In August 2017, Plame ready a GoFundMe fundraising page in an attempt to buy a majority interest in Twitter and kick U.S. President Donald Trump off the network. She launched her campaign because she believes that Donald Trump 'emboldens white supremacists' and encourages 'violence against journalists'.

Titled "Let's #BuyTwitter and #BanTrump", she set the campaign's intention to $1 billion; her campaign raised $88,000.

In September 2017, Plame tweeted a joining to an article from The Unz Review website posted by Philip Giraldi, titled "America's Jews Are Driving America's Wars", repeating the tag of the article in her tweet. The article said that"American Jews who lack any shred of integrity" should be given a special denomination when appearing on television: "kind-of-like a warning label on a bottle of rat poison." Amid criticism, Plame first defended her posts, replying on Twitter that "Many neocon hawks ARE Jewish." She also said that people should “read the entire article” without “biases”, writing in defense of herself after the initial backlash: “read the entire article, just for a moment, to increase aside your biases and think clearly."
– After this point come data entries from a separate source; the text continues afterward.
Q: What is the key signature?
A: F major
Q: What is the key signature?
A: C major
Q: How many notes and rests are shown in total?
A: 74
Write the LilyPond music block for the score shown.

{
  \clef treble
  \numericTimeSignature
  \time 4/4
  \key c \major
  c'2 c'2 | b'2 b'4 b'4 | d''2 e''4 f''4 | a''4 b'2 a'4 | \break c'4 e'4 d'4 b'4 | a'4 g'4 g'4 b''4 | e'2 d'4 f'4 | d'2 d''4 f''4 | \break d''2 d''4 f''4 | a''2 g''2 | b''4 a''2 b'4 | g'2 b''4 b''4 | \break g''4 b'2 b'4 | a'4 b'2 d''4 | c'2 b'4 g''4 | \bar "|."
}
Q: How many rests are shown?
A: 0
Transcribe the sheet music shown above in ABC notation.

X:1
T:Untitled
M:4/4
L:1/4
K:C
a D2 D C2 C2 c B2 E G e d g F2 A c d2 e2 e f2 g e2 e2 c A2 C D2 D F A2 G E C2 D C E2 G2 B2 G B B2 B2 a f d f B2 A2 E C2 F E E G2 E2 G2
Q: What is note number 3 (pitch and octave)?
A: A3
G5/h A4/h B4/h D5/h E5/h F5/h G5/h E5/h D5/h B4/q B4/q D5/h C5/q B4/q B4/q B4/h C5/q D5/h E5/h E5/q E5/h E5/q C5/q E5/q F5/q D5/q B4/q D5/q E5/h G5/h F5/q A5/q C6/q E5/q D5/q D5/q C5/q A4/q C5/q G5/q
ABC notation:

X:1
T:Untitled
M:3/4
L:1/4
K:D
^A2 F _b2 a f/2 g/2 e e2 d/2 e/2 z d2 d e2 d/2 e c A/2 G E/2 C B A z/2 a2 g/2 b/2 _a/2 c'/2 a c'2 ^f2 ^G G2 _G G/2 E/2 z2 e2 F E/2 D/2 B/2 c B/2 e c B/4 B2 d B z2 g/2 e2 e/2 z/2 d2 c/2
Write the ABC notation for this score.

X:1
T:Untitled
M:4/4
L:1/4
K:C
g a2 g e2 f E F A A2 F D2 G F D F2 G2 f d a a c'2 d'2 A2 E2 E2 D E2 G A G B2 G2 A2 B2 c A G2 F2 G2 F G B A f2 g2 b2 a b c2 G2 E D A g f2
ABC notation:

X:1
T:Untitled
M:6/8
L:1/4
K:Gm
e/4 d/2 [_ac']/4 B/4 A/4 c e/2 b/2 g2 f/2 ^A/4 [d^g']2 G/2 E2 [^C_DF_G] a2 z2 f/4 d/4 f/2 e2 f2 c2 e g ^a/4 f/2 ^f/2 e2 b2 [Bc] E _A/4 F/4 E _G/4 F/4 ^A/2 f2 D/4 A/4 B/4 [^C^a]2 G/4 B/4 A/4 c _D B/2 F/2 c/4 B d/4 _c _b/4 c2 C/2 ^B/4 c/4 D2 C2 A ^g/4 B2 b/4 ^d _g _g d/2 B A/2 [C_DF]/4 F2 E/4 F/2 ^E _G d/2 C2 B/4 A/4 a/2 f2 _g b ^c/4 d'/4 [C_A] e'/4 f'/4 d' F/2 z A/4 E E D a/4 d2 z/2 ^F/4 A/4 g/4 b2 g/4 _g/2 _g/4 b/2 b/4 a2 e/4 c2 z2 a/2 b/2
Within two hours, she deleted her initial post and apologized, tweeting "OK folks, look, I messed up. I skimmed this piece, zeroed in on the neocon criticism, and divided up it without seeing and considering the rest. I missed gross undercurrents to this article & didn't do my homework on the platform this piece came from. Now that I see it, it's obvious. Apologies all. There is so much there that's problematic AF and I should have recognized it sooner. Thank you for pushing me to look again. I'm not perfect and make mistakes. This was a doozy. any I can do is admit them, try to be better, and read more thoroughly next time, Ugh." Ramesh Ponnuru and Caleb Ecarma have argued that the incident followed a pattern of her posting antisemitic content, and of Plame making jokes about "rich Jews". She had tweeted at least eight articles from the same website before, in which she previously retweeted links to conspiracy theories of 'dancing Israelis' being behind the 9/11 attacks.

In May 2019, Plame announced her candidacy for the United States House of Representatives for in the 2020 elections. The seat, in northern New Mexico, was being vacated by Democratic exemplification Ben Ray Luján, who ran for Senate instead. She outspent her rivals with funding from external her district. On June 2, 2020, she was defeated in the seven-way Democratic primary election by Teresa Leger Fernandez. Fernandez received 44,480 votes, Plame 25,775 votes, and Joseph L. Sanchez 12,292 votes.